Inhibition of the cGAS-STING Pathway Attenuates Lung Ischemia/Reperfusion Injury via Regulating Endoplasmic Reticulum Stress in Alveolar Epithelial Type II Cells of Rats

Inhibition of the cGAS-STING pathway attenuates lung ischemia/reperfusion injury via alleviating endoplasmic reticulum stress in alveolar epithelial type II cells of rats.

We used Sprague-Dawley rats to make the lung I/R model by performing left hilum occlusion-reperfusion surgery. cGAS-specific inhibitor RU.521, STING agonist SR-717, and 4-phenylbutyric acid (4-PBA), the ERS inhibitor, were intraperitoneally administered in rats. Double immunofluorescent staining was applied to detect the colocalization of cGAS or BiP, an ERS protein, with alveolar epithelial type II cells (AECIIs) marker. We used transmission electron microscopy to examine the ultrastructure of ER and mitochondria. Apoptosis and oxidative stress in the lungs were assessed, respectively. The profiles of pulmonary edema and lung tissue injury were evaluated. And the pulmonary ventilation function was measured using a spirometer system.

Endoplasmic reticulum stress (ERS) plays an important role in the pathogenesis of lung ischemia/reperfusion (I/R) injury. Cyclic GMP-AMP synthase (cGAS) is a cytosol dsDNA sensor, coupling with downstream stimulator of interferon genes (STING) located in the ER, which involves innate immune responses. The aim of our present study was to investigate the effects of cGAS on lung I/R injury via regulating ERS.

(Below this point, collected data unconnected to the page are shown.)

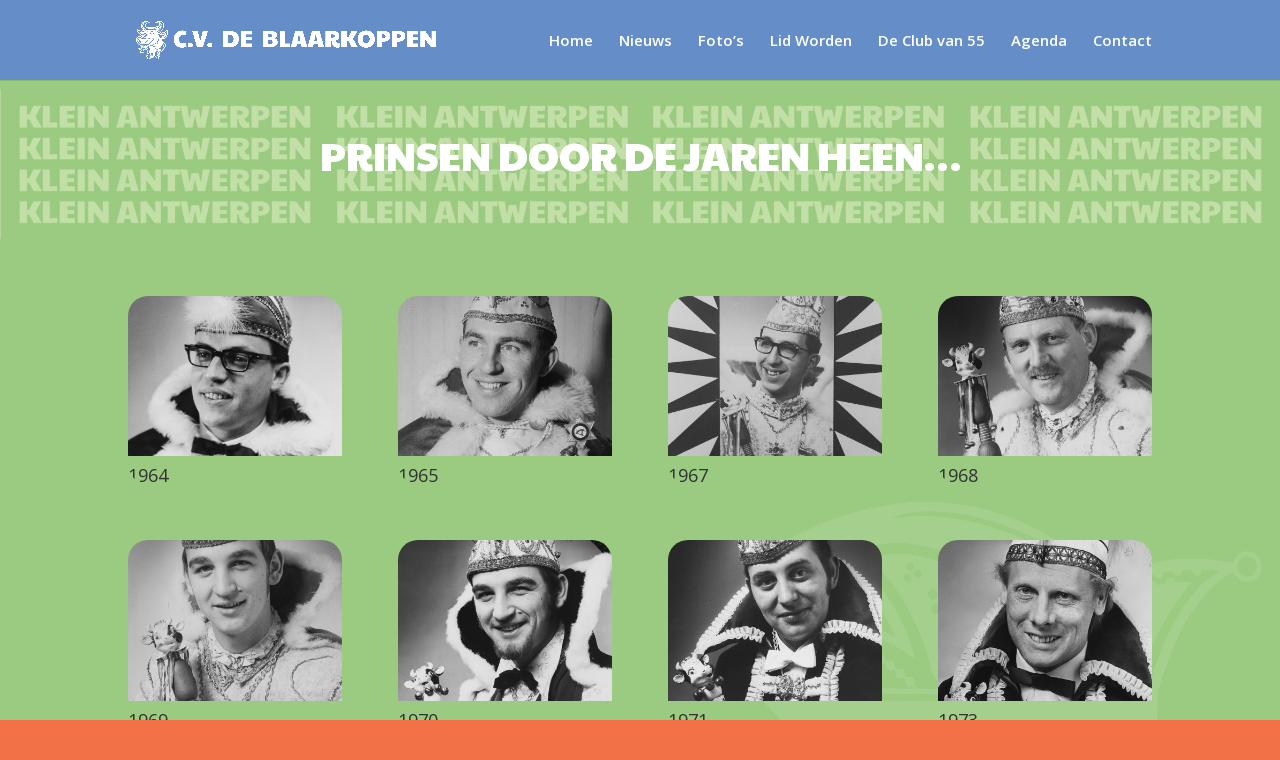

--- FILE ---
content_type: text/css
request_url: https://www.deblaarkoppen.nl/wp-content/et-cache/754/et-core-unified-deferred-754.min.css?ver=1740736739
body_size: 1707
content:
div.et_pb_section.et_pb_section_0{background-size:contain;background-repeat:repeat-x;background-image:url(https://www.deblaarkoppen.nl/wp-content/uploads/2025/01/Banner-Fotos_Tekengebied-1-scaled.jpg)!important}.et_pb_section_0.et_pb_section{padding-top:20px;padding-bottom:48px;margin-bottom:-11px;background-color:#9bca81!important}.et_pb_row_0.et_pb_row{margin-top:17px!important;margin-right:auto!important;margin-bottom:9px!important;margin-left:auto!important}.et_pb_text_0.et_pb_text{color:#FFFFFF!important}.et_pb_text_0{font-family:'Paytone One',Helvetica,Arial,Lucida,sans-serif;text-transform:uppercase;font-size:40px}div.et_pb_section.et_pb_section_1{background-size:contain;background-image:url(https://www.deblaarkoppen.nl/wp-content/uploads/2025/01/Hoed_Tekengebied-1.png)!important}.et_pb_section_1.et_pb_section{padding-top:31px;padding-bottom:94px;margin-top:2px;margin-bottom:-16px;background-color:#9bca81!important}.et_pb_gallery_0.et_pb_gallery .et_pb_gallery_pagination a{font-family:'Paytone One',Helvetica,Arial,Lucida,sans-serif;font-size:24px;color:#FFFFFF!important;line-height:1.3em}.et_pb_gallery_0.et_pb_gallery .et_pb_gallery_item{border-radius:20px 20px 20px 20px;overflow:hidden}.et_pb_fullwidth_image_0{min-height:11.3px;padding-bottom:0px!important;margin-top:11px!important}@media only screen and (max-width:980px){div.et_pb_section.et_pb_section_0{background-size:cover}.et_pb_section_0.et_pb_section{padding-top:12px;padding-bottom:35px;background-color:#9bca81!important}.et_pb_text_0{font-size:40px}.et_pb_section_1.et_pb_section{padding-top:61px;padding-bottom:128px}}@media only screen and (max-width:767px){.et_pb_section_0.et_pb_section{padding-top:4px;padding-bottom:25px;background-color:#9bca81!important}.et_pb_text_0{font-size:29px}.et_pb_section_1.et_pb_section{padding-top:25px;padding-bottom:66px}}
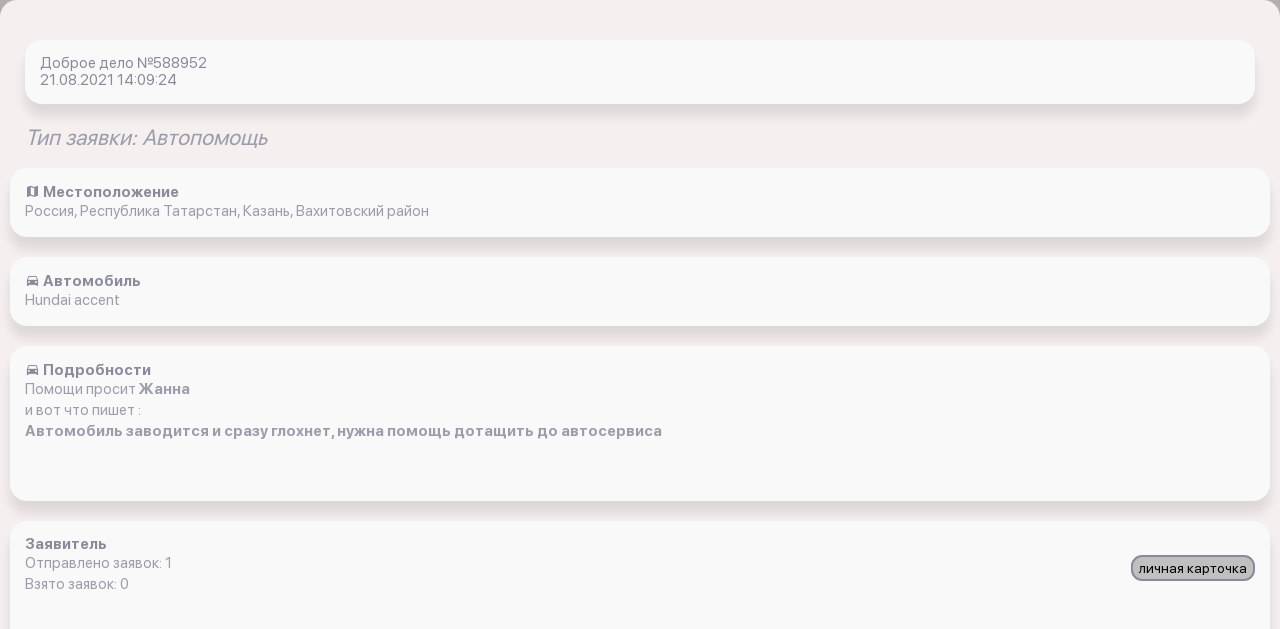

--- FILE ---
content_type: text/html; charset=UTF-8
request_url: https://x-15.ru/app_ios/z/all/588952/
body_size: 2469
content:

<!DOCTYPE html>
        <html lang=ru>
<head>



	<title>Вытащить застрявшую машину Hundai accent застряла в   Россия, Республика Татарстан, Казань, Вахитовский район   21.08.2021 14:09:24 </title>
	<link href="/bitrix/templates/jeepalert_ios/components/bitrix/catalog/orders/style.css?1699224313697" type="text/css"  rel="stylesheet" />
<link href="/bitrix/templates/jeepalert_ios/components/bitrix/catalog/orders/bitrix/catalog.element/.default/style.css?169922482032708" type="text/css"  rel="stylesheet" />
<link href="/bitrix/templates/jeepalert_ios/css/libs.min.css?1699224178108792" type="text/css"  data-template-style="true"  rel="stylesheet" />
<link href="/bitrix/templates/jeepalert_ios/css/all.css?170807348124666" type="text/css"  data-template-style="true"  rel="stylesheet" />
	<meta name="description" content=Помогите вытащить застрявшую машину Hundai accent доброволец   в   Россия, Республика Татарстан, Казань, Вахитовский район с автомобилем  с помощью  " />
	

	<meta content="text/html;charset=utf-8" http-equiv="Content-Type">
	<meta name="viewport" content="width=device-width, initial-scale=1, shrink-to-fit=no, user-scalable=no">
			<link rel=”canonical” href='https://x-15.ru/app_ios/z/all/588952/' />



<script src="/bitrix/js/main/core/core.js"></script>
  
<script src="/bitrix/templates/jeepalert_ios/js/jquery.min.js"></script>
</head>



<body class="bg_gray">



		


	 <link rel="stylesheet" href="https://cdnjs.cloudflare.com/ajax/libs/fancybox/3.5.7/jquery.fancybox.min.css" integrity="sha512-H9jrZiiopUdsLpg94A333EfumgUBpO9MdbxStdeITo+KEIMaNfHNvwyjjDJb+ERPaRS6DpyRlKbvPUasNItRyw==" crossorigin="anonymous" />
<script src="https://cdnjs.cloudflare.com/ajax/libs/fancybox/3.5.7/jquery.fancybox.min.js" integrity="sha512-uURl+ZXMBrF4AwGaWmEetzrd+J5/8NRkWAvJx5sbPSSuOb0bZLqf+tOzniObO00BjHa/dD7gub9oCGMLPQHtQA==" crossorigin="anonymous" async></script>
<div class="wrapper">
	<div class="profile_about">
		<div class="container">
			<div class="one_article"> 
				<em class="data">Доброе дело №588952 <br>21.08.2021 14:09:24</em>
			</div>
			<br>
			<em class="data">Тип заявки: Автопомощь</em>
		</div>
		<div class="one_article"> 
			<em class="data"><i class="mdi mdi-map"></i><b> Местоположение</b></em>   
			<div id="text1"><p>Россия, Республика Татарстан, Казань, Вахитовский район</p></div> 
			<script>
			//кнопка копировать
			function copytext(el) {
				var $tmp = $("<textarea>");
				$("body").append($tmp);
				$tmp.val($(el).text()).select();
				document.execCommand("copy");
				$tmp.remove();
			}   
			</script>
		</div>
		<div class="one_article"> 
			<em class="data"><i class="mdi mdi-car"></i><b> Автомобиль</b></em> 
			<p>Hundai accent</p>		</div>
		<div class="one_article"> 
			<em class="data"><i class="mdi mdi-car"></i><b> Подробности</b></em> 
 <p> Помощи просит <b>Жанна</b></p>			<p>
				и вот что пишет
:</p>
<p><b>Автомобиль заводится и сразу глохнет, нужна помощь дотащить до автосервиса</b></p>
				<br><br>
		</div>
		<div class="one_article"> 
			<em class="data"><b> Заявитель</b></em> 
			<div style="float:right"><a href="/app_ios/z/s/index.php?i=70537"><button type="button" class="btn">личная карточка</button></a></div>
			<p>Отправлено заявок: 1</p>
			<p>Взято заявок: 0</p>
			<br>
			<div class="wrapper">
				<br>
				<a href="/app_ios/z/s/index.php?i=70537">
				</a>
			</div>
		</div>
		<div class="one_article"> 
			<em class="data"><b> Статистика заявки</b></em> 
			<div style="float:right"><a href="/app_ios/o/all/?id=588952"><button type="button" class="btn">ОТКЛИКИ</button></a></div>
			<p>Количество просмотров: 197</p>
			<p>Всего откликов: 1</p>
		</div>
		<div class="one_article">
<!--Заявка взята-->
	<p> <a href="/app_ios/"> авторизуйтесь </a> чтобы получить возможность откликнуться на заявку</p>
	</div>
	</div>
	</div>
	</div>
</div>
<script>
$(document).ready(function(){
	$("#showHideContent5").click(function () {
		if ($("#content5").is(":hidden")) {
			$("#content5").show("slow");
		} else {
			$("#content5").hide("slow");
		}
		return false;
	});
});
</script>
<script>
$(document).ready(function(){
	$("#showHideContent1").click(function () {
		if ($("#content1").is(":hidden")) {
			$("#content1").show("slow");
		} else {
			$("#content1").hide("slow");
		}
		return false;
	});
});
</script>
<script>
$(document).ready(function(){
	$("#showHideContent").click(function () {
		if ($("#content").is(":hidden")) {
			$("#content").show("slow");
		} else {
			$("#content").hide("slow");
		}
		return false;
	});
});
</script>
<script>
var idz = '588952';
$.post(
	"/app_ios/lk/push/last_z.php",
	{
		UF_LAST: idz
	},
	onAjaxSuccess
);
function onAjaxSuccess(data)
{
}
</script>

   
		
<script>
    var smoothJumpUp = function() {
        if (document.body.scrollTop>0 || document.documentElement.scrollTop>0) {
            window.scrollBy(0,-50);
            setTimeout(smoothJumpUp, 20);
        }
    }
    
    window.onscroll = function() {
      var scrolled = window.pageYOffset || document.documentElement.scrollTop;
      if (scrolled > 100) {
      	document.getElementById('upbutton').style.display = 'block';
      } else {
      	document.getElementById('upbutton').style.display = 'none';
      }
    }
</script>









				<!-- Yandex.Metrika counter -->
<script type="text/javascript" >
   (function(m,e,t,r,i,k,a){m[i]=m[i]||function(){(m[i].a=m[i].a||[]).push(arguments)};
   m[i].l=1*new Date();k=e.createElement(t),a=e.getElementsByTagName(t)[0],k.async=1,k.src=r,a.parentNode.insertBefore(k,a)})
   (window, document, "script", "https://mc.yandex.ru/metrika/tag.js", "ym");

   ym(42783669, "init", {
        clickmap:true,
        trackLinks:true,
        accurateTrackBounce:true,
        webvisor:true
   });
</script>
<noscript><div><img src="https://mc.yandex.ru/watch/42783669" style="position:absolute; left:-9999px;" alt="" /></div></noscript>
<!-- /Yandex.Metrika counter -->

</body>
</html>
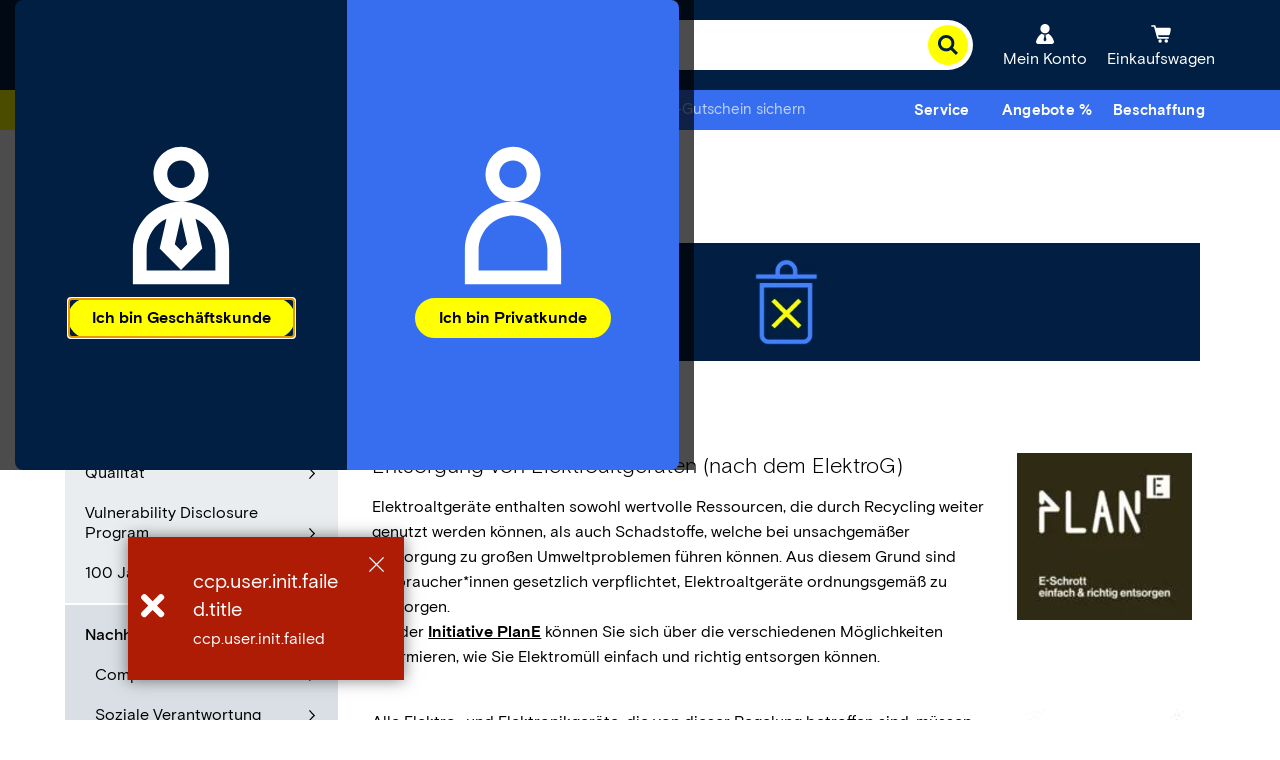

--- FILE ---
content_type: text/html;charset=utf-8
request_url: https://www.conrad.de/de.sidebar.html/content/ccp/de_DE/about/sustainability/recycling-disposal
body_size: 497
content:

In lung I/R rats, the cGAS-STING pathway was upregulated, which implied they were activated. After cGAS-STING pathway was inhibited or activated in lung I/R rats, the ERS was alleviated after cGAS was inhibited, while when STING was activated after lung I/R, ERS was aggravated in the AECIIs, these results suggested that cGAS-STING pathway might trigger ERS responses. Furthermore, activation of cGAS-STING pathway induced increased apoptosis, inflammation, and oxidative stress via regulating ERS and therefore resulted in pulmonary edema and pathological injury in the lungs of I/R rats. Inhibition of cGAS-STING pathway attenuated ERS, therefore attenuated lung injury and promoted pulmonary ventilation function in I/R rats.